PROBLEM TO SOLVE: Exactly as written, set down each line of the data below except its pictures.

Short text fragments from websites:
%%

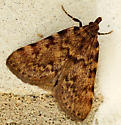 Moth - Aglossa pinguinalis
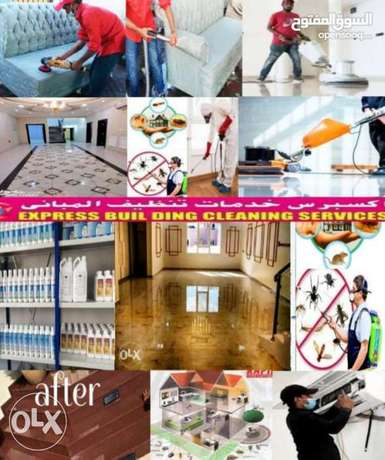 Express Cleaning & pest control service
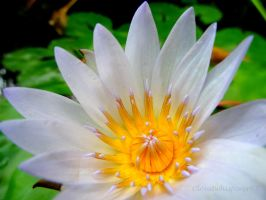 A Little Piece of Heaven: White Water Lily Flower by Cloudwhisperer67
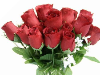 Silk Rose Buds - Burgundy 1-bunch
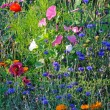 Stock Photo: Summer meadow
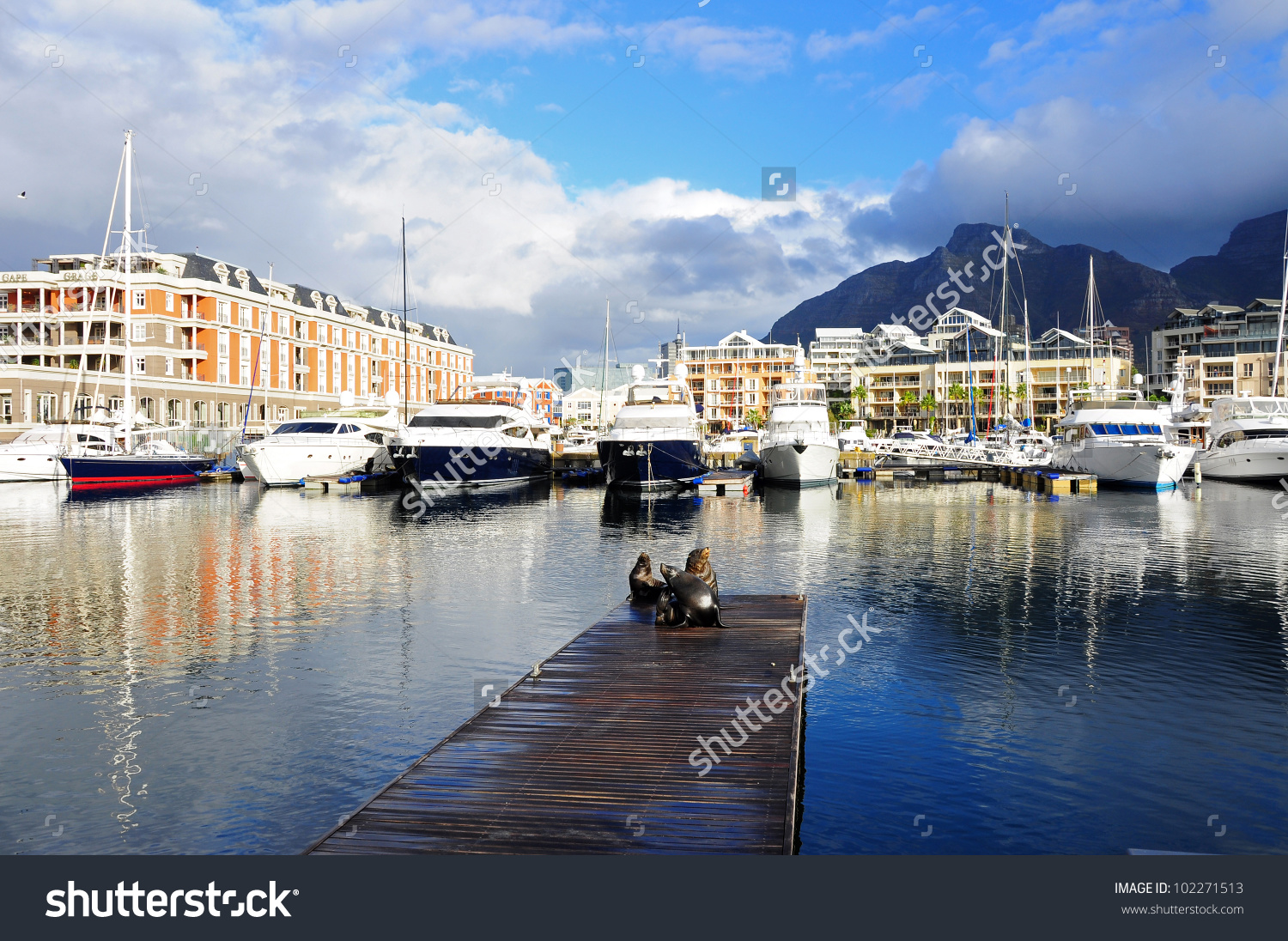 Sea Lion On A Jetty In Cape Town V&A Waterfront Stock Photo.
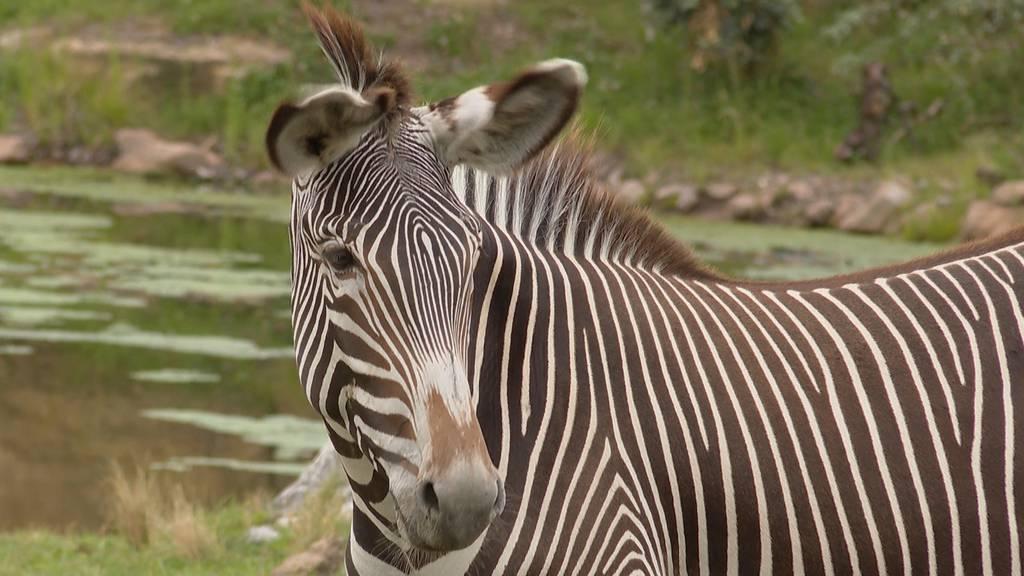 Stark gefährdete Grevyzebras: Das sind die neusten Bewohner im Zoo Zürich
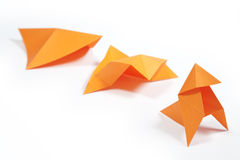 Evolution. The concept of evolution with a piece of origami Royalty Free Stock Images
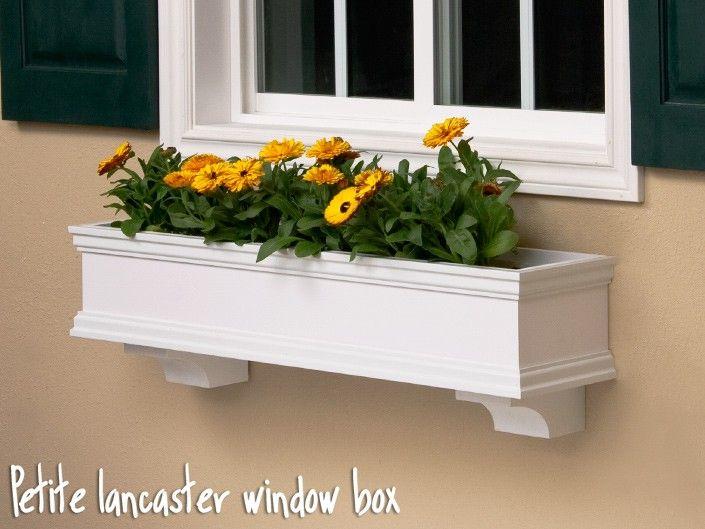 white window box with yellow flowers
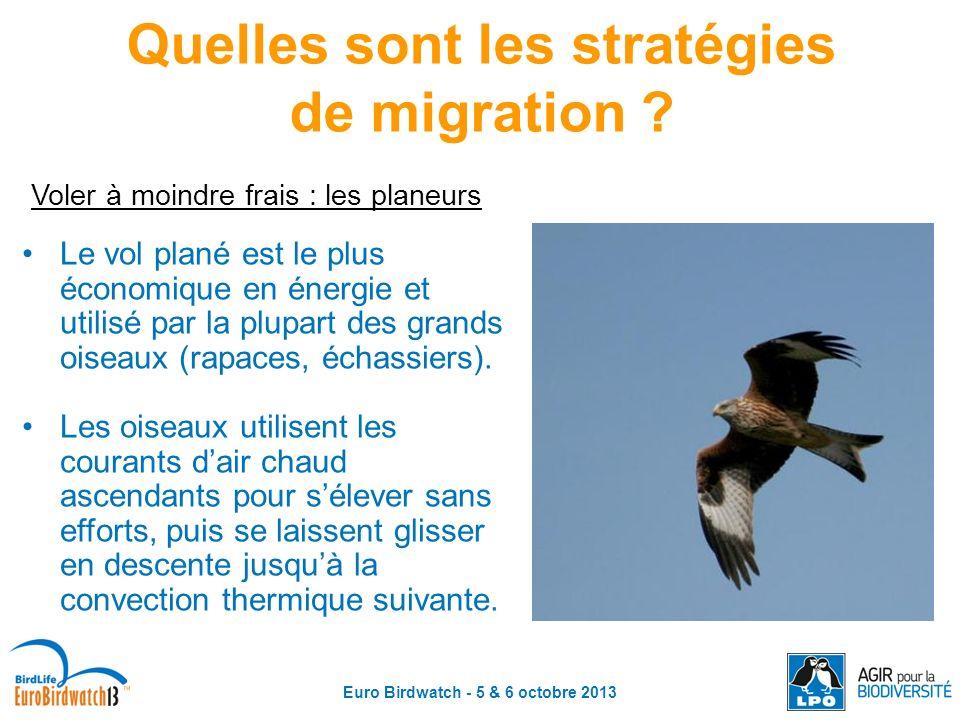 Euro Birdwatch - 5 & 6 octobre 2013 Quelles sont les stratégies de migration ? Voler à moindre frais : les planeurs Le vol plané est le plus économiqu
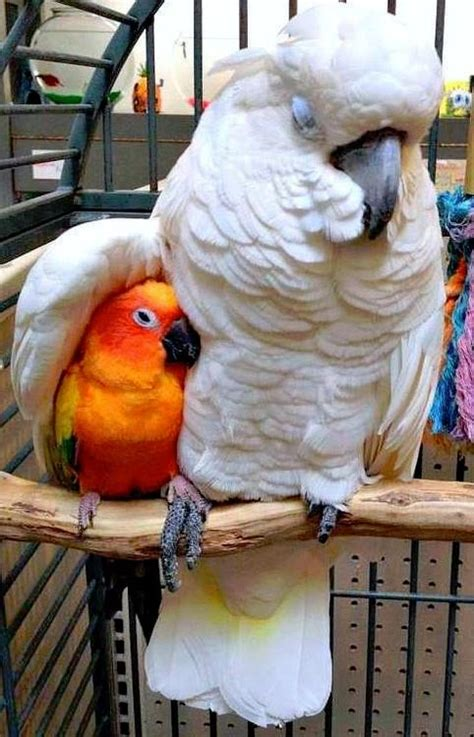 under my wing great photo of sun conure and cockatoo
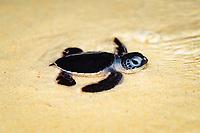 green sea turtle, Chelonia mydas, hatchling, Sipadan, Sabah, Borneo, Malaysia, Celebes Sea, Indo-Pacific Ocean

%%

SOLVED EXERCISE:
 Moth - Aglossa pinguinalis
 Express Cleaning & pest control service
 A Little Piece of Heaven: White Water Lily Flower by Cloudwhisperer67
 Silk Rose Buds - Burgundy 1-bunch
 Stock Photo: Summer meadow
 Sea Lion On A Jetty In Cape Town V&A Waterfront Stock Photo.
 Stark gefährdete Grevyzebras: Das sind die neusten Bewohner im Zoo Zürich
 Evolution. The concept of evolution with a piece of origami Royalty Free Stock Images
 white window box with yellow flowers
 Euro Birdwatch - 5 & 6 octobre 2013 Quelles sont les stratégies de migration ? Voler à moindre frais : les planeurs Le vol plané est le plus économiqu
 under my wing great photo of sun conure and cockatoo
 green sea turtle, Chelonia mydas, hatchling, Sipadan, Sabah, Borneo, Malaysia, Celebes Sea, Indo-Pacific Ocean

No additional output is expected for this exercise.